In my searching for answers, I seem to only be finding explanations that cover the existence of NULL
which is why the NOT IN
returns 0 results. However, my scenario is exactly the opposite. I'm getting my expected results with the NOT IN
and my NOT EXISTS
is giving me 0. And to clarify, I have no NULLs in my sub-query. Here is my query:
DECLARE @EndDate DATE= CAST(CONCAT(YEAR(GETDATE()), '-', MONTH(GETDATE()), '-01') AS DATE) --First day of this month
DECLARE @StartDate DATE= DATEADD(month, -12, @EndDate) --12 months prior
SELECT Deactivated = COUNT(DISTINCT o.ClinicLocationId)
FROM [order].package p WITH(NOLOCK)
INNER JOIN [order].[order] o WITH(NOLOCK) ON o.packageid = p.packageid
INNER JOIN profile.ClinicLocationInfo cli WITH(NOLOCK) ON cli.LocationId = o.ClinicLocationId
AND cli.FacilityType IN('CLINIC', 'HOSPITAL')
WHERE CAST(p.ShipDTM AS DATE) >= dateadd(month,-1,@StartDate)

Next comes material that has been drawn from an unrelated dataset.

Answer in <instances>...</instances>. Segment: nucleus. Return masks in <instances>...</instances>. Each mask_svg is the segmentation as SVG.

AND CAST(p.ShipDTM AS DATE) < dateadd(month,-1,@EndDate)
AND p.isshipped = 1
AND o.IsShipped = 1
AND ISNULL(o.iscanceled, 0) = 0
and not exists (
--and o.ClinicLocationId not in (
SELECT DISTINCT o.ClinicLocationId
FROM [order].package p WITH(NOLOCK)
INNER JOIN [order].[order] o WITH(NOLOCK) ON o.packageid = p.packageid
INNER JOIN profile.ClinicLocationInfo cli WITH(NOLOCK) ON cli.LocationId = o.ClinicLocationId
AND cli.FacilityType IN('CLINIC', 'HOSPITAL')
WHERE CAST(p.ShipDTM AS DATE) >= @StartDate
AND CAST(p.ShipDTM AS DATE) < dateadd(day,-1,@EndDate)
AND p.isshipped = 1
AND o.IsShipped = 1
AND ISNULL(o.iscanceled, 0) = 0
)
For a high level overview, I'm basically trying to find the number of ID's that exist in one set that don't in the next (separated by a 12 month rolling window, offset by 1 month). But for the sake of simplicity, I've written the below that very simply illustrates the exact same symptom:
drop table if exists #T1, #T2
create table #T1 (id int)
create table #T2 (id int)
insert into #T1 (id)
values
(3),
(8)
insert into #T2 (id)
values
(671),
(171)
select id from #T1 where id not in (select id from #T2)
select id from #T1 where not exists (select id from #T2)
My expectation is that both of these would yield the same results, the contents of #T1
(3,8) but instead, I only get those results in the second query by eliminating the NOT
. I would assume I'm suffering from a fundamental misunderstanding of how the EXISTS
operator works, as up until now I assumed there was no real difference aside from how the scanning occurred and NULL handling.
Where am I going wrong with my expectation?
The query shape...
and o.ClinicLocationId not in (SELECT o.ClinicLocationId ...)
...correlates o.ClinicLocationId
to o.ClinicLocationId
in the subquery.
When using exists
you have to write a correlated subquery to get the same effect:
and not exists (SELECT o1.ClinicLocationId ...
AND o1.ClinicLocationId = o.ClinicLocationId)
Note that the second query requires a different alias in the subquery.